Insofar as you have given your consent to this in accordance with Art. 6 para. 1 p. 1 lit. a DSGVO by deciding to open a customer account, we use your data for the purpose of opening a customer account.
After complete processing of the contract or deletion of your customer account, your data will be restricted for further processing and deleted after expiry of the retention periods under tax and commercial law, unless you have expressly consented to further use of your data or we reserve the right to use data beyond this, which is permitted by law and about which we inform you in this declaration. The deletion of your customer account is possible at any time and can be either by sending a message to the contact option described above or via a function provided for this purpose in the customer account.
3.3. TRANSFER OF DATA
In order to fulfil the contract in accordance with Art. 6 para. 1 p. 1 lit. b DSGVO, we pass on your data to the shipping company commissioned with the delivery, insofar as this is necessary for the delivery of ordered goods. Depending on which payment service provider you select in the ordering process, we pass on the payment data collected for this purpose to the credit institution commissioned with the payment and, if applicable, to payment service providers commissioned by us or to the selected payment service. In some cases, the selected payment service providers also collect this data themselves if you create an account with them. In this case, you must register with the payment service provider with your access data during the ordering process. In this respect, the data protection declaration of the respective payment service provider applies.

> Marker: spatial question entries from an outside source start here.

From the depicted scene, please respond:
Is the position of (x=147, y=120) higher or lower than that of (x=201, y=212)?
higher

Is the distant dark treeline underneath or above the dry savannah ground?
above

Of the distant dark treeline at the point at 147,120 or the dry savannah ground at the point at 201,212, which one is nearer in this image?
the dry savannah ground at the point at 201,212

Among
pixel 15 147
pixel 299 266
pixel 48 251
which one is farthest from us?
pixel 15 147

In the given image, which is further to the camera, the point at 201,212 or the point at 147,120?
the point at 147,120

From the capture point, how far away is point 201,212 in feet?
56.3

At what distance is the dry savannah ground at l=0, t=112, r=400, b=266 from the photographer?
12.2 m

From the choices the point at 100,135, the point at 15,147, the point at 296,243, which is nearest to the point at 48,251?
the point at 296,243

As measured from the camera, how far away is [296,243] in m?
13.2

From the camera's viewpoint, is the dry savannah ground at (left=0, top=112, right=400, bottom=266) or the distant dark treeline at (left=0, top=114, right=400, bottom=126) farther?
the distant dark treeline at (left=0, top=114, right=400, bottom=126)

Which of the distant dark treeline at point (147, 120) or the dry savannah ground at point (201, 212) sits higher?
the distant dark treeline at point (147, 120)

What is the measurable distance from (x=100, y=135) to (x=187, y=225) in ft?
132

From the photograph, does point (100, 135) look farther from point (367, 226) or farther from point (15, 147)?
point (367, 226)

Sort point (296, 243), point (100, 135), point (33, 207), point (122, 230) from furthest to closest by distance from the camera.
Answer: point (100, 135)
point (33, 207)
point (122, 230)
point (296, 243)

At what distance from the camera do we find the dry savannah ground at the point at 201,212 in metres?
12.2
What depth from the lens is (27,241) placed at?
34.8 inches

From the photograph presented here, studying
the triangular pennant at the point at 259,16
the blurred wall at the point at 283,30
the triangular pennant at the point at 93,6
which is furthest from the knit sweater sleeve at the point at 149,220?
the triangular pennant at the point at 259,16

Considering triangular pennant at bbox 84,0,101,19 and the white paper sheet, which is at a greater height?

The same applies to the transfer of data to our partners in cases where they take over the shipping for us (drop shipment).
Data is passed on to shipping service providers if you have given us your express consent to do so during or after your order. Based on this consent, we pass on your e-mail address to the selected shipping service provider in accordance with Art. 6 Para. 1 Sentence 1 lit. a DSGVO so that they can contact you before delivery for the purpose of delivery notification or coordination.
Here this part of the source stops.